Can Machine Learning Help to Predict User Engagement?
By: Nattiya Kanhabua, Senior Data Scientist and Andreas Kaltenbrunner, Director of Data Analytics at NTENT
User engagement or customer engagement is a measurement of a user’s response to your marketing campaigns. Implementing engagement is a key strategy that most leading companies use to delight and acquire/retain mindshare of their users. User engagement strategies vary from product to product. Choosing the right tools will involve more than side-by-side comparisons and depend highly on quality.
At NTENT we use a combination of techniques to increase user engagement. NTENT-powered browsers and search functionality that include content recommendations, sending push notifications, and highlighting trending searches, to mention just a few. Sending push notifications is a two-sided sword as it may have the opposite effect on some users and actually reduce user engagement. That is why it’s critical to test and assess your push campaigns and use historical data for campaign optimizations.
NTENT works with partners to maximize the impact of sending push notifications, extracting different types of data signals from our user behavior logs, including search query categories (beyond counting clicks), performing a large-scale analysis on them. We combine these signals and employ word embedding and deep learning techniques to predict the impact of push notifications on user engagement.
In more detail, NTENT proposes a set of input variables (features) to predict the potential success rate of sending a given push notification to a specific user. Since we aim at minimizing the cost of feature engineering, we will employ word-embedding features (i.e., deep learning based pre-trained representations of words as vectors of real numbers) when possible. However, using word-embedding features alone might not give the best result. Therefore, we manually also identify a number of non-textual behavioral features, which are based on users’ interactions and push notification attributes.
To lay the base for deep learning insights we categorize our proposed features into three main classes: (1) push features, (2) user context features, and (3) interaction features.
- Push features: coming from push attributes or metadata for each push campaign, e.g., push type, push time and push text. The types of pushes can be for example a breaking news event, sports news or a new app feature. This includes the word embedding of push text and related URL content.

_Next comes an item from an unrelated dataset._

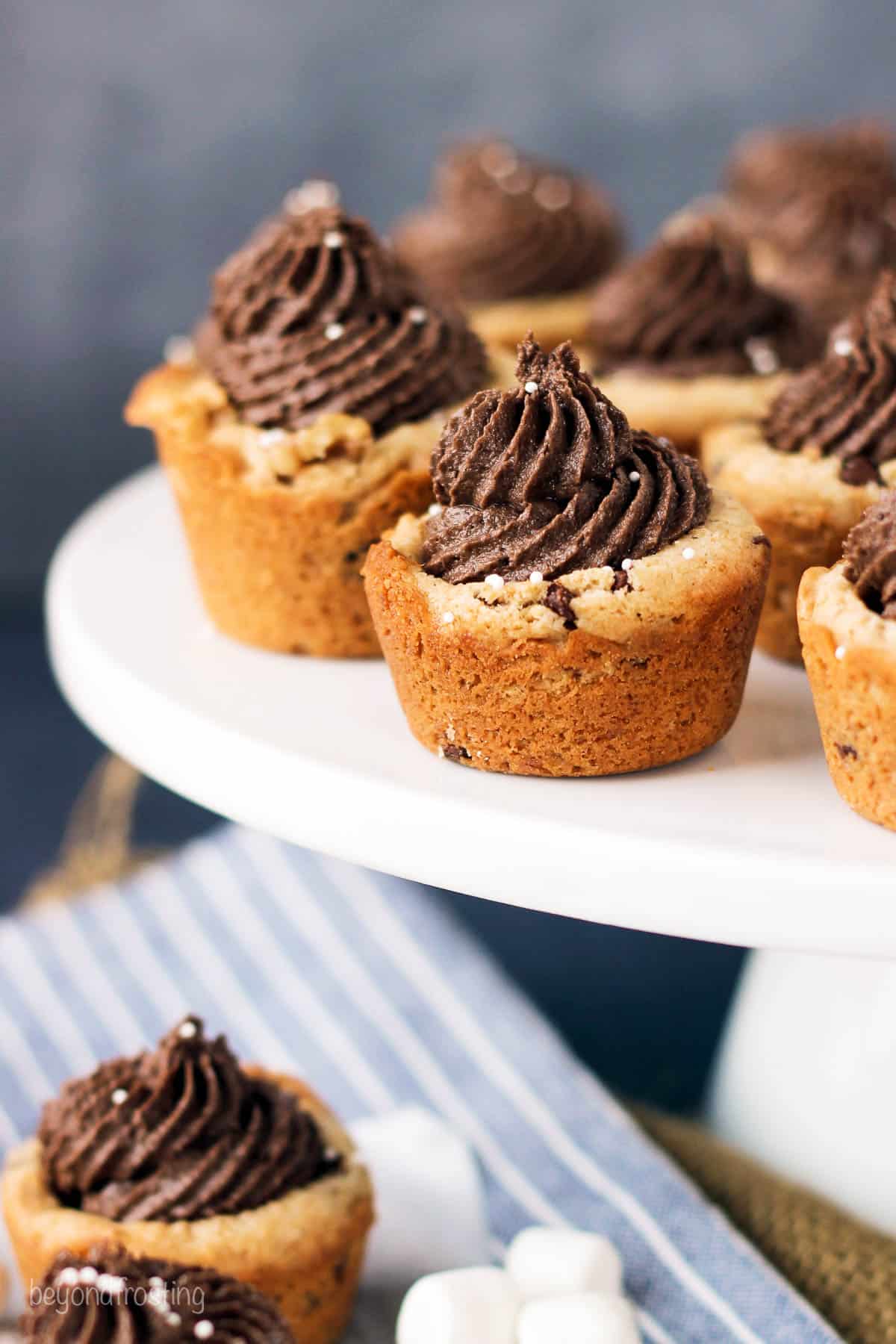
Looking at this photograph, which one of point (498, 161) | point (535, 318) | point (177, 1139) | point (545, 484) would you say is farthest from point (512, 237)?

- User context features: coming from the users’ inferred demographic information, search activities, and search history, e.g., a sequence of their previous activities, which can represent the interests they have displayed across time. We also extract the word embedding of users’ activity history.
- Interaction features: coming from previous interactions of the user with push notifications of different types, e.g., the number of clicks over different types of pushes.
This is merely a sketch of the features that we could be using to build the feature vector to predict interactions with the push notification.
In the image below, we illustrate the proposed features and our machine learning steps, including model training and prediction. Each feature extraction step consists of partly manual and automated processes, which will be performed by running various programs locally or on a Hadoop cluster.
To create a ground truth dataset, we need to filter users who have low activity rates. In order to compute activity rates, we employ different user-based metrics, such as the sum of behaviors of a given type, the number of distinct behaviors, the number of distinct queries, as well as computing the rates of the aforementioned activity metrics per day. In addition, we exclude some types of contents which are irrelevant to this task.
For training a prediction model, we need to partition our dataset by taking into account the time dimension. Intuitively, we divide the user behavior dataset into training and testing, where the training set consists of data records prior to a certain time point, and the testing set is composed of data records after this time period. Finally, we split the data into a training set that represents 85% of the original dataset and a testing set that represents 15%.
We employ a set of various prediction models using neural networks. Generally, our model learning pipeline takes a multidimensional input feature vector and produces a probability of success, for a given user and a given push notification. Our baseline prediction model is a logistic regression (LR). We improve upon this LR-based model, with a more advanced model with multiple layers, thus producing deep neural networks, which also include convolutional layers. Such Convolutional Neural Networks (CNNs) stack multiple layers to encode and compress features. CNNs can capture non-linear relationships, thus yielding better classification performance.
The developed prediction model can be applied in several different ways:
- To decide for specific users whether s/he should receive a given push notification.
- To select among a set of curated push notifications of different type and content, to send the one which has the highest likelihood to increase user retention.
- Design push campaigns which maximize the aggregated impact on user engagement over all the targeted user groups.
A possible refinement for this model could be to create different predictors for different push types as they are likely to have different interest distributions, so an ensemble of independent models that tackle each of them might achieve higher performance.